Thanks for the help Euge ... I think i can establish that an automorphism \(\displaystyle f \) on \(\displaystyle \mathbb{R}\) is fixed on the rational numbers \(\displaystyle \mathbb{Q}\) ... ...
Suppose \(\displaystyle f\) is an automorphism on \(\displaystyle \mathbb{R}\) ...

Then \(\displaystyle f(n) = n\) and \(\displaystyle f(1/m) = 1/m\) for all \(\displaystyle m, n \in \mathbb{Z}\) ...... ... to show \(\displaystyle f(n) = n\) ... ...

\(\displaystyle f(1) = 1\) ... ... property of automorphism\(\displaystyle f(2) = f(1 + 1) = f(1) + f(1) = 1 + 1 = 2\)\(\displaystyle f(3) = f( 1 + 2 ) = f(1) + f(2) = 1 + 2 = 3\)... and so on ... so \(\displaystyle f(n) = n\)
... ... to show \(\displaystyle f(1/m) = 1/m\) ... ...\(\displaystyle f(1) = f(m \cdot m^{-1} ) = f(m) \cdot f( m^{-1} ) = 1\)\(\displaystyle \Longrightarrow f( m^{-1} ) = 1 / f(m) = 1/m\) ...... that is ... \(\displaystyle f ( 1/m ) = 1/m\) ... ...
The case of \(\displaystyle -n\) and/or \(\displaystyle -m\) is covered by the fact that \(\displaystyle f( -a) = - f(a) \) for all \(\displaystyle a \in \mathbb{R}\) ... ... So ... \(\displaystyle f\) is fixed on the rational numbers \(\displaystyle \mathbb{Q}\) ...Is that correct?Not sure how to proceed ... can you help further ...

Peter

 

[Euge]

You're almost there. Rational numbers are generally in the form $n/m$ where $n$ and $m$ are integers with $m \neq 0$ (they're not just in the form $n/1$ or $1/m$). So the missing piece of your argument is establishing $f(n/m) = n/m$ for all such $n$ and $m$.

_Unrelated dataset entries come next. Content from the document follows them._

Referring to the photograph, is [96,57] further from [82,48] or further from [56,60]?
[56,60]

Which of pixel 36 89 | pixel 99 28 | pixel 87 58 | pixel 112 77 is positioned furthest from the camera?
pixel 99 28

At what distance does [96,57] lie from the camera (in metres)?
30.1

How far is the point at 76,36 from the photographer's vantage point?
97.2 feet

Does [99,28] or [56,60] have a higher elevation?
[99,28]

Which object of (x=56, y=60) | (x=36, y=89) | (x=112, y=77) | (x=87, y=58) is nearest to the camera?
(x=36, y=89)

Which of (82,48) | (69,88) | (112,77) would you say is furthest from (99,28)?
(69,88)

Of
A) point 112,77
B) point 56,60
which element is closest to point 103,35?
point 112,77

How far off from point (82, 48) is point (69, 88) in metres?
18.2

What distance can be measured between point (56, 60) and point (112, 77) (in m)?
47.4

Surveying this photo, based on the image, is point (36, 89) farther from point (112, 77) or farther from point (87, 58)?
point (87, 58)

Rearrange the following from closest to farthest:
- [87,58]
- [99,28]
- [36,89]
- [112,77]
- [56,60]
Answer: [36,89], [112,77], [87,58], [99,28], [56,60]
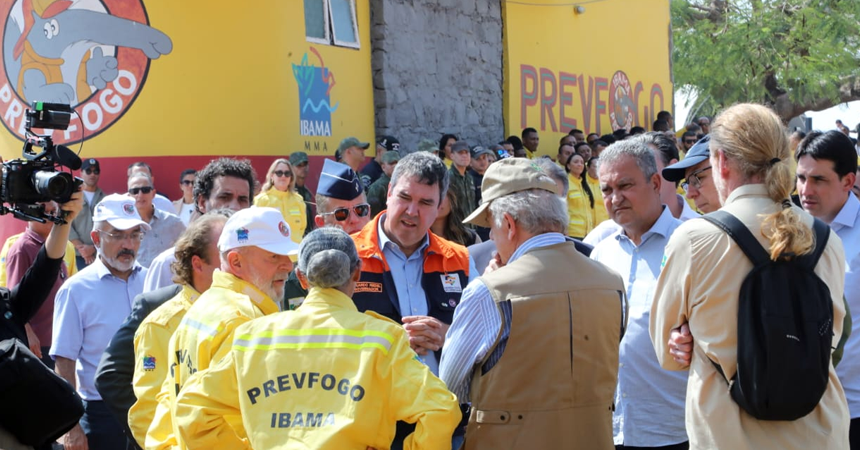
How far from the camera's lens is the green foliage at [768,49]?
2356 centimetres

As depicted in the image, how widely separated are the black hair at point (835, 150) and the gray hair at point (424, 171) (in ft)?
6.20

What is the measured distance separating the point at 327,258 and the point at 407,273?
1079 mm

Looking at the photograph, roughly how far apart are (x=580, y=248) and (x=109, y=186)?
6272 mm

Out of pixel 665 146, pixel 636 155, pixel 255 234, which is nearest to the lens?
pixel 255 234

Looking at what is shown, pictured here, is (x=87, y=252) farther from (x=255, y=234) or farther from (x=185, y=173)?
(x=255, y=234)

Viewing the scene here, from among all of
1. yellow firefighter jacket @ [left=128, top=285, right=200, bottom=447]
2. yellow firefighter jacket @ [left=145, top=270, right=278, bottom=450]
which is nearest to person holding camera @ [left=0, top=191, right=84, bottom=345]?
yellow firefighter jacket @ [left=128, top=285, right=200, bottom=447]

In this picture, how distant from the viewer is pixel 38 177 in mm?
3939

To proceed after that point, show first that $f(x) > 0$ for all $x > 0$, then prove $\sigma$ is strictly increasing. This will help in constructing a (short) $\epsilon-\delta$ argument to prove $\sigma$ is continuous.

 

[Math Amateur]

You're almost there. Rational numbers are generally in the form $n/m$ where $n$ and $m$ are integers with $m /neq 0$ (they're not just in the form $n/1$ or $1/m$). So the missing piece of your argument is establishing $f(n/m) = n/m$ for all such $n$ and $m$.

To proceed after that point, show first that $\sigma(x) > 0$ for all $x > 0$, then prove $\sigma$ is strictly increasing. This will help in constructing a (short) $\epsilon-\delta$ argument to prove $\sigma$ is continuous.

Yes, didn't quite finish ...

We have \(\displaystyle f(n/m) = f(n \cdot 1/m ) = f(n) \cdot f(1/m) = n \cdot 1/m = n/m\) ... using multiplicative property of automorphism ...

Peter

 

[Euge]

Yes, didn't quite finish ...

We have \(\displaystyle f(n/m) = f(n \cdot 1/m ) = f(n) \cdot f(1/m) = n \cdot 1/m = n/m\) ... using multiplicative property of automorphism ...

Peter

Did you also prove that $f$ is continuous?